SHORT TASK 1 - Summarize the travel passage about Memphis and the Mississippi Delta in two sentences.
SHORT TASK 2 - Carry the travel passage about Memphis and the Mississippi Delta forward from the point where it stops.

But long before Elvis-mania, this section of the river was used to shepherd slaves to freedom. Learn the details at the Slave Haven Underground Railroad Museum. It’s set in a modest clapboard house laced with tunnels fed by trapdoors.

The Mississippi River Museum is the place to learn more about the cultural and natural history of the Big Muddy. Check out the scaled model of the lower Mississippi and the interactive 1-acre pool that doubles as the Gulf of Mexico. The museum is part of Mud Island River Park, and is linked to Memphis by a monorail. There are kayaks, canoes and bikes for rent, and it’s a decent place to while away a couple of hours if the sun is shining. Mud Island made international news when Jeff Buckley drowned here in 1997.

Spend the night at the handsome Peabody Hotel, where a flock of ducks is marched from the penthouse to the marble lobby fountain every morning. And when your stomach growls seek spicy, saucy salvation at Cozy Corner, on a rather bleak stretch of North Parkway. Don’t let the chipped wood paneling and shredded vinyl booths scare you off. This family-run spot is famous for its barbecue Cornish hen. You tear the bird apart with your hands and suck every bit of brick-red sauce off its wings. It also serves a mean rack of ribs.

Pick up the Blues Highway (Hwy 61) in Memphis and drive through the Mississippi Delta, where the blues were born. Robert Johnson, the original blues star, was born in Tunica, Mississippi, but this small riverside town has morphed into a maze of casinos, which aren’t worth your time. Roll on to Helena, Arkansas, a depressed mill town, and home to the late Sonny Boy Williamson, a regular on King Biscuit Time, the first blues radio show. BB King listened religiously as a child, and considers Sonny Boy a major influence. The show, which begins weekdays at 12:15pm, is still running (on KFFA 1360AM, and via King Biscuit Time podcast) and has been hosted by Sunshine Sonny Payne for 57 years. It broadcasts out of the Delta Cultural Center, which is also a terrific blues museum. You can listen to the show live, and may even get on the air.

DATASET CONTENT -
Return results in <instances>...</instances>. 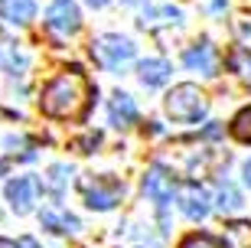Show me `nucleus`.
<instances>
[{
    "mask_svg": "<svg viewBox=\"0 0 251 248\" xmlns=\"http://www.w3.org/2000/svg\"><path fill=\"white\" fill-rule=\"evenodd\" d=\"M88 105H92V82H88V79H85L78 69L56 75V79H52V82L43 88V98H39V108H43V114H49V118H59V121H75V118H82Z\"/></svg>",
    "mask_w": 251,
    "mask_h": 248,
    "instance_id": "f257e3e1",
    "label": "nucleus"
},
{
    "mask_svg": "<svg viewBox=\"0 0 251 248\" xmlns=\"http://www.w3.org/2000/svg\"><path fill=\"white\" fill-rule=\"evenodd\" d=\"M205 111H209V98H205V92L193 82L176 85V88L167 95V114L173 121H179V124H193V121L205 118Z\"/></svg>",
    "mask_w": 251,
    "mask_h": 248,
    "instance_id": "f03ea898",
    "label": "nucleus"
},
{
    "mask_svg": "<svg viewBox=\"0 0 251 248\" xmlns=\"http://www.w3.org/2000/svg\"><path fill=\"white\" fill-rule=\"evenodd\" d=\"M92 55H95V62L101 65V69L121 72V69H127V65L134 62L137 46H134L127 36H121V33H104V36H98L92 43Z\"/></svg>",
    "mask_w": 251,
    "mask_h": 248,
    "instance_id": "7ed1b4c3",
    "label": "nucleus"
},
{
    "mask_svg": "<svg viewBox=\"0 0 251 248\" xmlns=\"http://www.w3.org/2000/svg\"><path fill=\"white\" fill-rule=\"evenodd\" d=\"M82 196H85V202H88L92 209L108 212V209H114V206L121 202L124 183H118V180H111V176H88V180H82Z\"/></svg>",
    "mask_w": 251,
    "mask_h": 248,
    "instance_id": "20e7f679",
    "label": "nucleus"
},
{
    "mask_svg": "<svg viewBox=\"0 0 251 248\" xmlns=\"http://www.w3.org/2000/svg\"><path fill=\"white\" fill-rule=\"evenodd\" d=\"M46 27L59 36H72L82 27V13H78V3L75 0H52L46 10Z\"/></svg>",
    "mask_w": 251,
    "mask_h": 248,
    "instance_id": "39448f33",
    "label": "nucleus"
},
{
    "mask_svg": "<svg viewBox=\"0 0 251 248\" xmlns=\"http://www.w3.org/2000/svg\"><path fill=\"white\" fill-rule=\"evenodd\" d=\"M183 65L189 72H199L205 79H212V75H219V49L209 39H202V43H196V46H189L183 53Z\"/></svg>",
    "mask_w": 251,
    "mask_h": 248,
    "instance_id": "423d86ee",
    "label": "nucleus"
},
{
    "mask_svg": "<svg viewBox=\"0 0 251 248\" xmlns=\"http://www.w3.org/2000/svg\"><path fill=\"white\" fill-rule=\"evenodd\" d=\"M176 199H179V212H183L186 219H193V222H202L205 216H209V209H212V206H209V202H212L209 193H205L199 183H193V180L179 186Z\"/></svg>",
    "mask_w": 251,
    "mask_h": 248,
    "instance_id": "0eeeda50",
    "label": "nucleus"
},
{
    "mask_svg": "<svg viewBox=\"0 0 251 248\" xmlns=\"http://www.w3.org/2000/svg\"><path fill=\"white\" fill-rule=\"evenodd\" d=\"M144 193L157 202L160 209L173 199V176L167 173V166H150L147 176H144Z\"/></svg>",
    "mask_w": 251,
    "mask_h": 248,
    "instance_id": "6e6552de",
    "label": "nucleus"
},
{
    "mask_svg": "<svg viewBox=\"0 0 251 248\" xmlns=\"http://www.w3.org/2000/svg\"><path fill=\"white\" fill-rule=\"evenodd\" d=\"M7 199L13 206V212H29L33 209V199H36V180L33 176H17L7 183Z\"/></svg>",
    "mask_w": 251,
    "mask_h": 248,
    "instance_id": "1a4fd4ad",
    "label": "nucleus"
},
{
    "mask_svg": "<svg viewBox=\"0 0 251 248\" xmlns=\"http://www.w3.org/2000/svg\"><path fill=\"white\" fill-rule=\"evenodd\" d=\"M108 121H111L114 128L137 124V105H134V98H130L127 92H114L111 105H108Z\"/></svg>",
    "mask_w": 251,
    "mask_h": 248,
    "instance_id": "9d476101",
    "label": "nucleus"
},
{
    "mask_svg": "<svg viewBox=\"0 0 251 248\" xmlns=\"http://www.w3.org/2000/svg\"><path fill=\"white\" fill-rule=\"evenodd\" d=\"M183 13H179L173 3H157V7H147L144 17H140V27L144 29H163V27H176Z\"/></svg>",
    "mask_w": 251,
    "mask_h": 248,
    "instance_id": "9b49d317",
    "label": "nucleus"
},
{
    "mask_svg": "<svg viewBox=\"0 0 251 248\" xmlns=\"http://www.w3.org/2000/svg\"><path fill=\"white\" fill-rule=\"evenodd\" d=\"M0 17L7 20V23L26 27L29 20L36 17V3L33 0H0Z\"/></svg>",
    "mask_w": 251,
    "mask_h": 248,
    "instance_id": "f8f14e48",
    "label": "nucleus"
},
{
    "mask_svg": "<svg viewBox=\"0 0 251 248\" xmlns=\"http://www.w3.org/2000/svg\"><path fill=\"white\" fill-rule=\"evenodd\" d=\"M43 229L56 232V235H75L82 225H78V219H75L72 212H65V209H46V212H43Z\"/></svg>",
    "mask_w": 251,
    "mask_h": 248,
    "instance_id": "ddd939ff",
    "label": "nucleus"
},
{
    "mask_svg": "<svg viewBox=\"0 0 251 248\" xmlns=\"http://www.w3.org/2000/svg\"><path fill=\"white\" fill-rule=\"evenodd\" d=\"M170 62L167 59H144L140 62V82L147 85V88H160V85L170 82Z\"/></svg>",
    "mask_w": 251,
    "mask_h": 248,
    "instance_id": "4468645a",
    "label": "nucleus"
},
{
    "mask_svg": "<svg viewBox=\"0 0 251 248\" xmlns=\"http://www.w3.org/2000/svg\"><path fill=\"white\" fill-rule=\"evenodd\" d=\"M69 180H72V170H69L65 164H52V166H49V173H46V180H43V186L49 190V196L62 199V193H65V186H69Z\"/></svg>",
    "mask_w": 251,
    "mask_h": 248,
    "instance_id": "2eb2a0df",
    "label": "nucleus"
},
{
    "mask_svg": "<svg viewBox=\"0 0 251 248\" xmlns=\"http://www.w3.org/2000/svg\"><path fill=\"white\" fill-rule=\"evenodd\" d=\"M242 206H245V202H242V193H238L228 180H225V183H219V190H215V209L228 216V212H238Z\"/></svg>",
    "mask_w": 251,
    "mask_h": 248,
    "instance_id": "dca6fc26",
    "label": "nucleus"
},
{
    "mask_svg": "<svg viewBox=\"0 0 251 248\" xmlns=\"http://www.w3.org/2000/svg\"><path fill=\"white\" fill-rule=\"evenodd\" d=\"M225 248H251V222H232L222 235Z\"/></svg>",
    "mask_w": 251,
    "mask_h": 248,
    "instance_id": "f3484780",
    "label": "nucleus"
},
{
    "mask_svg": "<svg viewBox=\"0 0 251 248\" xmlns=\"http://www.w3.org/2000/svg\"><path fill=\"white\" fill-rule=\"evenodd\" d=\"M232 134L242 140V144H251V108H245V111H238V114H235Z\"/></svg>",
    "mask_w": 251,
    "mask_h": 248,
    "instance_id": "a211bd4d",
    "label": "nucleus"
},
{
    "mask_svg": "<svg viewBox=\"0 0 251 248\" xmlns=\"http://www.w3.org/2000/svg\"><path fill=\"white\" fill-rule=\"evenodd\" d=\"M235 33H238V39H242L245 53H251V13H242V17L235 20Z\"/></svg>",
    "mask_w": 251,
    "mask_h": 248,
    "instance_id": "6ab92c4d",
    "label": "nucleus"
},
{
    "mask_svg": "<svg viewBox=\"0 0 251 248\" xmlns=\"http://www.w3.org/2000/svg\"><path fill=\"white\" fill-rule=\"evenodd\" d=\"M179 248H219V242H215L212 235H199V232H196V235H186Z\"/></svg>",
    "mask_w": 251,
    "mask_h": 248,
    "instance_id": "aec40b11",
    "label": "nucleus"
},
{
    "mask_svg": "<svg viewBox=\"0 0 251 248\" xmlns=\"http://www.w3.org/2000/svg\"><path fill=\"white\" fill-rule=\"evenodd\" d=\"M98 144H101V134H85V138L78 140L75 147L82 150V154H92V147H98Z\"/></svg>",
    "mask_w": 251,
    "mask_h": 248,
    "instance_id": "412c9836",
    "label": "nucleus"
},
{
    "mask_svg": "<svg viewBox=\"0 0 251 248\" xmlns=\"http://www.w3.org/2000/svg\"><path fill=\"white\" fill-rule=\"evenodd\" d=\"M209 10H212V13H219V10H225V0H209Z\"/></svg>",
    "mask_w": 251,
    "mask_h": 248,
    "instance_id": "4be33fe9",
    "label": "nucleus"
},
{
    "mask_svg": "<svg viewBox=\"0 0 251 248\" xmlns=\"http://www.w3.org/2000/svg\"><path fill=\"white\" fill-rule=\"evenodd\" d=\"M85 3H88V7H95V10H101V7H108L111 0H85Z\"/></svg>",
    "mask_w": 251,
    "mask_h": 248,
    "instance_id": "5701e85b",
    "label": "nucleus"
},
{
    "mask_svg": "<svg viewBox=\"0 0 251 248\" xmlns=\"http://www.w3.org/2000/svg\"><path fill=\"white\" fill-rule=\"evenodd\" d=\"M17 248H39V245H36L33 239H20V242H17Z\"/></svg>",
    "mask_w": 251,
    "mask_h": 248,
    "instance_id": "b1692460",
    "label": "nucleus"
},
{
    "mask_svg": "<svg viewBox=\"0 0 251 248\" xmlns=\"http://www.w3.org/2000/svg\"><path fill=\"white\" fill-rule=\"evenodd\" d=\"M245 183L251 186V160H248V164H245Z\"/></svg>",
    "mask_w": 251,
    "mask_h": 248,
    "instance_id": "393cba45",
    "label": "nucleus"
},
{
    "mask_svg": "<svg viewBox=\"0 0 251 248\" xmlns=\"http://www.w3.org/2000/svg\"><path fill=\"white\" fill-rule=\"evenodd\" d=\"M0 248H17V242H7V239H0Z\"/></svg>",
    "mask_w": 251,
    "mask_h": 248,
    "instance_id": "a878e982",
    "label": "nucleus"
},
{
    "mask_svg": "<svg viewBox=\"0 0 251 248\" xmlns=\"http://www.w3.org/2000/svg\"><path fill=\"white\" fill-rule=\"evenodd\" d=\"M3 173H7V164H3V160H0V176H3Z\"/></svg>",
    "mask_w": 251,
    "mask_h": 248,
    "instance_id": "bb28decb",
    "label": "nucleus"
},
{
    "mask_svg": "<svg viewBox=\"0 0 251 248\" xmlns=\"http://www.w3.org/2000/svg\"><path fill=\"white\" fill-rule=\"evenodd\" d=\"M124 3H127V7H134V3H140V0H124Z\"/></svg>",
    "mask_w": 251,
    "mask_h": 248,
    "instance_id": "cd10ccee",
    "label": "nucleus"
}]
</instances>
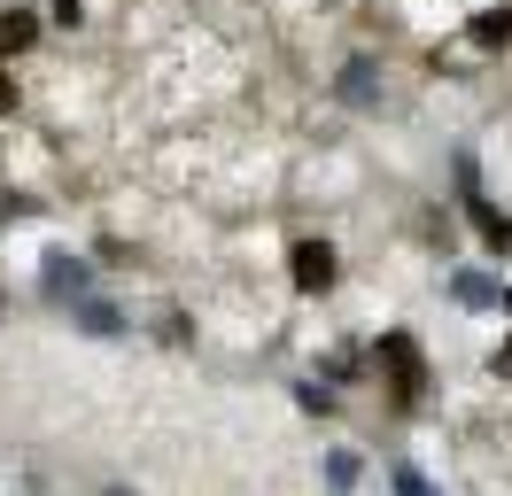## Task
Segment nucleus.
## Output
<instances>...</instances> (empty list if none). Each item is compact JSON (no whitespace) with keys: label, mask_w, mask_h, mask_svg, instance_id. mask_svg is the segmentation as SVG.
Listing matches in <instances>:
<instances>
[{"label":"nucleus","mask_w":512,"mask_h":496,"mask_svg":"<svg viewBox=\"0 0 512 496\" xmlns=\"http://www.w3.org/2000/svg\"><path fill=\"white\" fill-rule=\"evenodd\" d=\"M295 287H303V295H326V287H334V248L326 241L295 248Z\"/></svg>","instance_id":"f257e3e1"},{"label":"nucleus","mask_w":512,"mask_h":496,"mask_svg":"<svg viewBox=\"0 0 512 496\" xmlns=\"http://www.w3.org/2000/svg\"><path fill=\"white\" fill-rule=\"evenodd\" d=\"M450 295H458V303H474V310H489L505 287H497V279H481V272H458V279H450Z\"/></svg>","instance_id":"f03ea898"},{"label":"nucleus","mask_w":512,"mask_h":496,"mask_svg":"<svg viewBox=\"0 0 512 496\" xmlns=\"http://www.w3.org/2000/svg\"><path fill=\"white\" fill-rule=\"evenodd\" d=\"M381 357L396 365V388L412 396V388H419V357H412V341H404V334H396V341H381Z\"/></svg>","instance_id":"7ed1b4c3"},{"label":"nucleus","mask_w":512,"mask_h":496,"mask_svg":"<svg viewBox=\"0 0 512 496\" xmlns=\"http://www.w3.org/2000/svg\"><path fill=\"white\" fill-rule=\"evenodd\" d=\"M342 101L373 109V62H350V78H342Z\"/></svg>","instance_id":"20e7f679"},{"label":"nucleus","mask_w":512,"mask_h":496,"mask_svg":"<svg viewBox=\"0 0 512 496\" xmlns=\"http://www.w3.org/2000/svg\"><path fill=\"white\" fill-rule=\"evenodd\" d=\"M70 287H86V264L55 256V264H47V295H70Z\"/></svg>","instance_id":"39448f33"},{"label":"nucleus","mask_w":512,"mask_h":496,"mask_svg":"<svg viewBox=\"0 0 512 496\" xmlns=\"http://www.w3.org/2000/svg\"><path fill=\"white\" fill-rule=\"evenodd\" d=\"M474 225L489 233V248H512V217H497L489 202H474Z\"/></svg>","instance_id":"423d86ee"},{"label":"nucleus","mask_w":512,"mask_h":496,"mask_svg":"<svg viewBox=\"0 0 512 496\" xmlns=\"http://www.w3.org/2000/svg\"><path fill=\"white\" fill-rule=\"evenodd\" d=\"M32 16H0V55H16V47H32Z\"/></svg>","instance_id":"0eeeda50"},{"label":"nucleus","mask_w":512,"mask_h":496,"mask_svg":"<svg viewBox=\"0 0 512 496\" xmlns=\"http://www.w3.org/2000/svg\"><path fill=\"white\" fill-rule=\"evenodd\" d=\"M474 39H481V47H505V39H512V8H505V16H474Z\"/></svg>","instance_id":"6e6552de"},{"label":"nucleus","mask_w":512,"mask_h":496,"mask_svg":"<svg viewBox=\"0 0 512 496\" xmlns=\"http://www.w3.org/2000/svg\"><path fill=\"white\" fill-rule=\"evenodd\" d=\"M78 326H86V334H117L125 318H117V310H109V303H86V310H78Z\"/></svg>","instance_id":"1a4fd4ad"},{"label":"nucleus","mask_w":512,"mask_h":496,"mask_svg":"<svg viewBox=\"0 0 512 496\" xmlns=\"http://www.w3.org/2000/svg\"><path fill=\"white\" fill-rule=\"evenodd\" d=\"M326 489H357V458H350V450L326 458Z\"/></svg>","instance_id":"9d476101"},{"label":"nucleus","mask_w":512,"mask_h":496,"mask_svg":"<svg viewBox=\"0 0 512 496\" xmlns=\"http://www.w3.org/2000/svg\"><path fill=\"white\" fill-rule=\"evenodd\" d=\"M396 496H443V489H435L419 465H396Z\"/></svg>","instance_id":"9b49d317"},{"label":"nucleus","mask_w":512,"mask_h":496,"mask_svg":"<svg viewBox=\"0 0 512 496\" xmlns=\"http://www.w3.org/2000/svg\"><path fill=\"white\" fill-rule=\"evenodd\" d=\"M55 8V24H78V0H47Z\"/></svg>","instance_id":"f8f14e48"},{"label":"nucleus","mask_w":512,"mask_h":496,"mask_svg":"<svg viewBox=\"0 0 512 496\" xmlns=\"http://www.w3.org/2000/svg\"><path fill=\"white\" fill-rule=\"evenodd\" d=\"M0 109H8V86H0Z\"/></svg>","instance_id":"ddd939ff"},{"label":"nucleus","mask_w":512,"mask_h":496,"mask_svg":"<svg viewBox=\"0 0 512 496\" xmlns=\"http://www.w3.org/2000/svg\"><path fill=\"white\" fill-rule=\"evenodd\" d=\"M497 303H505V310H512V295H497Z\"/></svg>","instance_id":"4468645a"},{"label":"nucleus","mask_w":512,"mask_h":496,"mask_svg":"<svg viewBox=\"0 0 512 496\" xmlns=\"http://www.w3.org/2000/svg\"><path fill=\"white\" fill-rule=\"evenodd\" d=\"M109 496H132V489H109Z\"/></svg>","instance_id":"2eb2a0df"}]
</instances>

EXERCISE ANSWER 1 - In Memphis, the passage recommends the Slave Haven Underground Railroad Museum, the Mississippi River Museum in Mud Island River Park, a night at the Peabody Hotel with its daily duck march, and Cozy Corner for barbecue Cornish hen and ribs. It then suggests driving the Blues Highway (Hwy 61) through the Mississippi Delta, skipping Tunica's casinos for Helena, Arkansas, where the King Biscuit Time blues radio show still broadcasts from the Delta Cultural Center.

EXERCISE ANSWER 2 -
Clarksdale is the hub of Delta blues country. This is where you’ll find the Crossroads, at the intersection of Hwy 61 and Hwy 49, where Robert Johnson made his famous deal with the devil and became America’s first guitar hero. And it’s here where live music and blues history are most accessible. Stay at the Shack Up Inn, an old plantation where a cotton gin and sharecroppers cabins have been converted into guestrooms stuffed with kitsch antiques. The owners are warm and fun, and are tuned in to the local live-music scene.

The Delta Blues Museum, in downtown Clarksdale, has the best collection of blues memorabilia in the Delta, including Muddy Waters’ reconstructed Mississippi cabin. It will soon move, along with his instruments, records and costumes, in to the Muddy Wing. Creative, multimedia exhibits also honor BB King, John Lee Hooker, Big Mama Thornton and WC Handy, whose original 1912 compositions popularized the 12-bar blues. Swing back to the Crossroads for dinner. That smoky sweetness in the air is coming from Abe’s, a local barbecue joint that’s been in business since 1924. The ribs melt off the bone, and its barbecue beef, pork and ham sandwiches are popular too. Apparently when Robert Johnson was mingling with Satan, old Abe was getting a barbecue sauce recipe from Jesus. At least that’s what the menu reports.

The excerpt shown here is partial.